■ Exercise task 1
Write out the part of the post on grant proposals that runs from "That is to say, it’s" down to "don’t recommend it).".
■ Exercise task 2
According to the post on grant proposals, which body funded the writer's MA and PhD?
■ Exercise task 3
Carry on the post on grant proposals from the point where it stops.

■ Reading passage

^^^^^^^^^^^^^^^^

This post is for three main groups of people, primarily in history but also in other humanities (and possibly social science) disciplines: MA students applying for PhD funding (in the UK where a PhD is all about research from the word go); newly-fledged or nearly-there PhDs applying for post-doctoral fellowships; and, to a lesser extent, novice faculty applying for small to medium-sized research grants for individual researchers as opposed to large group projects (for such things as paying for the expenses of a key research trip or research leave).
That is to say, it’s about the part of an application, after all the preliminaries (important though they are!), where you have to set out the research project you want the money for, where you really have to sell both yourself as the researcher and the research.
It may be useful to some others applying for grants of various kinds, or situations where you have to persuade decision-makers (say, publishers) to accept your research ideas even if there isn’t actually any money in it. But it is a specialist interest: it’s really aimed at the strange obsessives like me who want to pursue academic careers (so if you’re already thoroughly disillusioned with academia, I don’t recommend it).
What makes a successful grant proposal? I’ve written a few, including something that looked quite like this, and I’m still not really sure (especially as pretty much the same proposal was unsuccessful in several other competitions). But I can try, based on that experience. (I also got both my MA and my PhD funded by the AHRB, by the way.)
It simply does not matter how good your ideas are if you can’t convince the committees in charge of those pots of money, through your writing, that it’s better than the X per cent of applications that will go in the bin. It’s about good ideas and research but it’s also about persuasion and strategy. Like it or not, you’re taking part in a competition. It’s what Jacob Kraicer calls The Art of Grantsmanship. He’s talking about science, but this is, I think, just as true of history and other humanities or social science fields:
…the difference between success and failure often results, not just from the quality of the science, but from the quality of the grant application. In all probability, the quality of science of the applications in the 10% below the cut-off for funding by an agency is not significantly different from that in the 10% just above the cut-off. “Grantsmanship” can make the difference.

^^^^^^^^^^^^^^^^

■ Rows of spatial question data
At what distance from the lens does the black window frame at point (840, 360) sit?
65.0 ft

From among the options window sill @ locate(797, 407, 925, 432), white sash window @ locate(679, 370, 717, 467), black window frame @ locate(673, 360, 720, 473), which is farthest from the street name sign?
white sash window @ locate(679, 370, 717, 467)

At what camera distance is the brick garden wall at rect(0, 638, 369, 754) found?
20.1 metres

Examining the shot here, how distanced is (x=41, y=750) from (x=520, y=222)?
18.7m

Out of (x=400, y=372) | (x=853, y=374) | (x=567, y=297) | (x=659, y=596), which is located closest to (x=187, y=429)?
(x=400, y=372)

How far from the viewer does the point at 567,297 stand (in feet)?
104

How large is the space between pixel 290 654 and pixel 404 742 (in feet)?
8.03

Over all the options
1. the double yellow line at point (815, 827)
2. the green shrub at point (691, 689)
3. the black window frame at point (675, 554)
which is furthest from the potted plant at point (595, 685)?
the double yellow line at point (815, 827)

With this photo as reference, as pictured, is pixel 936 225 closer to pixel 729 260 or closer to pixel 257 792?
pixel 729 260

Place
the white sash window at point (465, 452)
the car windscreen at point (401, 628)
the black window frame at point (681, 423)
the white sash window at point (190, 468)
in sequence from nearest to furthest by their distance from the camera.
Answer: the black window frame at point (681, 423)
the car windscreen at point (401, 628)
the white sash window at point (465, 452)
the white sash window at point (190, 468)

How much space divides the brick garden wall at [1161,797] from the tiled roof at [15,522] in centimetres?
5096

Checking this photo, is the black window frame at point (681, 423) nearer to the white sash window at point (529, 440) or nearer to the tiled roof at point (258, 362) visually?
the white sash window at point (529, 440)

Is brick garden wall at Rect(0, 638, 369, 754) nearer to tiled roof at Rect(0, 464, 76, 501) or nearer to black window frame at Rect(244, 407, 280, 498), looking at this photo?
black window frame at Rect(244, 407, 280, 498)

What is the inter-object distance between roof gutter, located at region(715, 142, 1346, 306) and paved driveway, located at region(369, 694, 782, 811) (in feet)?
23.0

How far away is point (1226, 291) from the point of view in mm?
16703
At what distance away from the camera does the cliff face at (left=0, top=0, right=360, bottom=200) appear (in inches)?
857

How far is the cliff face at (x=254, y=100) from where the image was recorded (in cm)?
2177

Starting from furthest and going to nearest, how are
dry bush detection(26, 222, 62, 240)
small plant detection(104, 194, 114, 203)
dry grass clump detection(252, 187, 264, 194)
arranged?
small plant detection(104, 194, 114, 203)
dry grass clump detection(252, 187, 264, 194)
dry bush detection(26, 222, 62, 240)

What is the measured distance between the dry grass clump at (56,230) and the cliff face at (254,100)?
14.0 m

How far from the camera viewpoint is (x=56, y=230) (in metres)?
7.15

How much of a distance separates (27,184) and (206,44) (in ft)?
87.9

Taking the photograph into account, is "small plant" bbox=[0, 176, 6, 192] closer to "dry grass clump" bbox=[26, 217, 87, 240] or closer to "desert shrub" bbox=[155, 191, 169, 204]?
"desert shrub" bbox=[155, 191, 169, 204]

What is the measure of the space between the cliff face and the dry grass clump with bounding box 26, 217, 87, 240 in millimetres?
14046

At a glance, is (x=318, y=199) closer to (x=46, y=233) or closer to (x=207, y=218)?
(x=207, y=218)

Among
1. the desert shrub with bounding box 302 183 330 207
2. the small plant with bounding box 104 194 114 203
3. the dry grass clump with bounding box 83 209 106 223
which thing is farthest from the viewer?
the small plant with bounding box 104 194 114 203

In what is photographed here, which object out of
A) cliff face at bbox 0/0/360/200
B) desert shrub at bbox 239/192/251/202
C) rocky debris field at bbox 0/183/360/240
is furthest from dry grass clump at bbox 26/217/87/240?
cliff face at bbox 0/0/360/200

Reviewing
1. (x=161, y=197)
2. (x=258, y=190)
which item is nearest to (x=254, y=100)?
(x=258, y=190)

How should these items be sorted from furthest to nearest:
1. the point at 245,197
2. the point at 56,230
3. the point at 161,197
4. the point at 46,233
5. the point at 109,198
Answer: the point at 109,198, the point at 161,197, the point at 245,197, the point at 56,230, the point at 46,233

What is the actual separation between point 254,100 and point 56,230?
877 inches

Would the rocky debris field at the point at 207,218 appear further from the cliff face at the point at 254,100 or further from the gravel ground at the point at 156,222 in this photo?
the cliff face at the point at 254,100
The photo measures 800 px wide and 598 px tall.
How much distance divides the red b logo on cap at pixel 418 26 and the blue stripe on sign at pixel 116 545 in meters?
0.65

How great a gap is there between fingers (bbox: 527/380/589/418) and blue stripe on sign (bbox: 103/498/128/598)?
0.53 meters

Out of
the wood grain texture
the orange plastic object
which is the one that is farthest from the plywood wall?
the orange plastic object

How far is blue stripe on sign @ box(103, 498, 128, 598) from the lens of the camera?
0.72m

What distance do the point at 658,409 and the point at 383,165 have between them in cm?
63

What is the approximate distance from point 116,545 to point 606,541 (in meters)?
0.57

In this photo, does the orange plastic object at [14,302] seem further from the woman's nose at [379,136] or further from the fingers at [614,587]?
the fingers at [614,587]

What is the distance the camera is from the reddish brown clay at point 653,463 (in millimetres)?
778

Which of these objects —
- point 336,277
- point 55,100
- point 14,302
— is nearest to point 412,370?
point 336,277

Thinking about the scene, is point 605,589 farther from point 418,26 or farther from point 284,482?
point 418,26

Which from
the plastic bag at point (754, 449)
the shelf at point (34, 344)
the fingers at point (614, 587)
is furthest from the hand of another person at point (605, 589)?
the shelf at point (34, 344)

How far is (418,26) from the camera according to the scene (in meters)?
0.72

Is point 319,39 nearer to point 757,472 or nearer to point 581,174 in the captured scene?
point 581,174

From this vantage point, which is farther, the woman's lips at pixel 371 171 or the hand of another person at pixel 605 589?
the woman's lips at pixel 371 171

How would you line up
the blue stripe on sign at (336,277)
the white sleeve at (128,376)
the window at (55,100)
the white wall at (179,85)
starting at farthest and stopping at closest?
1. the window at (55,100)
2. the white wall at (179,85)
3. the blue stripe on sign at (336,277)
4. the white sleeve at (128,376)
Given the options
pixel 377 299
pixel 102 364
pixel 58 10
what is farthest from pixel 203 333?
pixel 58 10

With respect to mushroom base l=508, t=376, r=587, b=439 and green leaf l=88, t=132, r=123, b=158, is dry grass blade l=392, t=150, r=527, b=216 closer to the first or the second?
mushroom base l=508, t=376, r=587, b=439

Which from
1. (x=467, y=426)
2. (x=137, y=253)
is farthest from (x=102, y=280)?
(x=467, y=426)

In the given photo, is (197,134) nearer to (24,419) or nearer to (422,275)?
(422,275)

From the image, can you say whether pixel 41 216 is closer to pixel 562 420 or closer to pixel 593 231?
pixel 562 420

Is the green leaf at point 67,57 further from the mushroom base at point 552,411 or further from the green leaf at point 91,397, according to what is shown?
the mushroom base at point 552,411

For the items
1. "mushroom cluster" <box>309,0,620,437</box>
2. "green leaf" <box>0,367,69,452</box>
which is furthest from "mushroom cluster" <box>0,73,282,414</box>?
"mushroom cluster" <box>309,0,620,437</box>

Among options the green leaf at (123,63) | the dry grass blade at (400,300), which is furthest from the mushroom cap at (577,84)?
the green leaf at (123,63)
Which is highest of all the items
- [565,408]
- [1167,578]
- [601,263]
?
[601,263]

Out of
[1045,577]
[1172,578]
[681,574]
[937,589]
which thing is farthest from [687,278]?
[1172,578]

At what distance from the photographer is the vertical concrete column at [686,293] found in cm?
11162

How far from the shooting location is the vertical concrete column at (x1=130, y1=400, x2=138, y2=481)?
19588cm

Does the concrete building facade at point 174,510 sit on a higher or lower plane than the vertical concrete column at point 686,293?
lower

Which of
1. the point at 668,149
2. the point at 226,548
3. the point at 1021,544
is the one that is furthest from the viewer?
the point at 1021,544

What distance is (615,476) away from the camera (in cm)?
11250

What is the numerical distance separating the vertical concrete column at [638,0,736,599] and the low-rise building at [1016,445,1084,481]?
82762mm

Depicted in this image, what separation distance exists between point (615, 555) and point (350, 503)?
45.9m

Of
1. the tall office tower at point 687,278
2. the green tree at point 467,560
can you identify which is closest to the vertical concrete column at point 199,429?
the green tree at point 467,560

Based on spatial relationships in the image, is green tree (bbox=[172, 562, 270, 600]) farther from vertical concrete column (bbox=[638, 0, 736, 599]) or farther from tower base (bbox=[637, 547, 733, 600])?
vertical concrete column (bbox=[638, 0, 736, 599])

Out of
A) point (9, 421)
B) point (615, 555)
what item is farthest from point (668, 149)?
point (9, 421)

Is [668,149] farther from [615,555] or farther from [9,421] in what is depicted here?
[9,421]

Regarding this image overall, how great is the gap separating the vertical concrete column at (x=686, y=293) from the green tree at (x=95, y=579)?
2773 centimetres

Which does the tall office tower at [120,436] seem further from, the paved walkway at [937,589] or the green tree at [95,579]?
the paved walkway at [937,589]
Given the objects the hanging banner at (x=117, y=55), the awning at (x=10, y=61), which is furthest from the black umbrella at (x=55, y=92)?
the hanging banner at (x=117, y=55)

^^^^^^^^^^^^^^^^

■ Output 1
That is to say, it’s about the part of an application, after all the preliminaries (important though they are!), where you have to set out the research project you want the money for, where you really have to sell both yourself as the researcher and the research.
It may be useful to some others applying for grants of various kinds, or situations where you have to persuade decision-makers (say, publishers) to accept your research ideas even if there isn’t actually any money in it. But it is a specialist interest: it’s really aimed at the strange obsessives like me who want to pursue academic careers (so if you’re already thoroughly disillusioned with academia, I don’t recommend it).

■ Output 2
The AHRB funded both.

■ Output 3
The art of “grantsmanship” will not turn mediocre science into a fundable grant proposal. But poor “grantsmanship” will, and often does, turn very good science into an unfundable grant proposal. Good writing will not save bad ideas, but bad writing can kill good ones.
Let me stress, too, that this is not about advocating lies or bad faith. You should always be as honest as you possibly can about what you intend to do (bearing in mind, after all, that a proposal is all about predictions of what you’ll do at some point in the future…).* And you have to care about it, to believe that it matters in some small corner of the universe that you get to do this.
Time for a hefty dose of reality before going any further (success at these things probably tends to make me unreasonably over-optimistic, I’m afraid). Kraicer mentions success rates of less than 50%. Well, he’s talking about the sciences, and certain types of funding within the sciences. Many funding competitions in the humanities are much harder than that. As I recall, about 1 in 4 applications to the AHRB for PhD funding is successful, and it’s much, much worse for post-doc funding (I don’t know the rates for small research grants; they’re probably better than the latter, but not necessarily the former). You can do your best to maximise your chances, but there’s still a strong element of luck, and of being in the right place at the right time. So you have to be practical and think about alternatives (yep, you may well have to get a real job, or study part-time), but don’t give up too soon; how long you persevere is a personal decision. But the only way to be completely sure of not getting what you want is not to try in the first place.
Think of writing a research proposal as being very like writing a research paper in some ways. When you want to convince readers that your analysis of a historical subject is sound, you take care to construct your argument logically, to make the most effective use of your evidence (and other intellectual tools available to you), to show why this is a particularly good way (not the only way, but perhaps, at least, the best way given the current state of knowledge) to understand something better. You focus, revise, get feedback, revise some more. ‘Facts’ don’t just speak for themselves.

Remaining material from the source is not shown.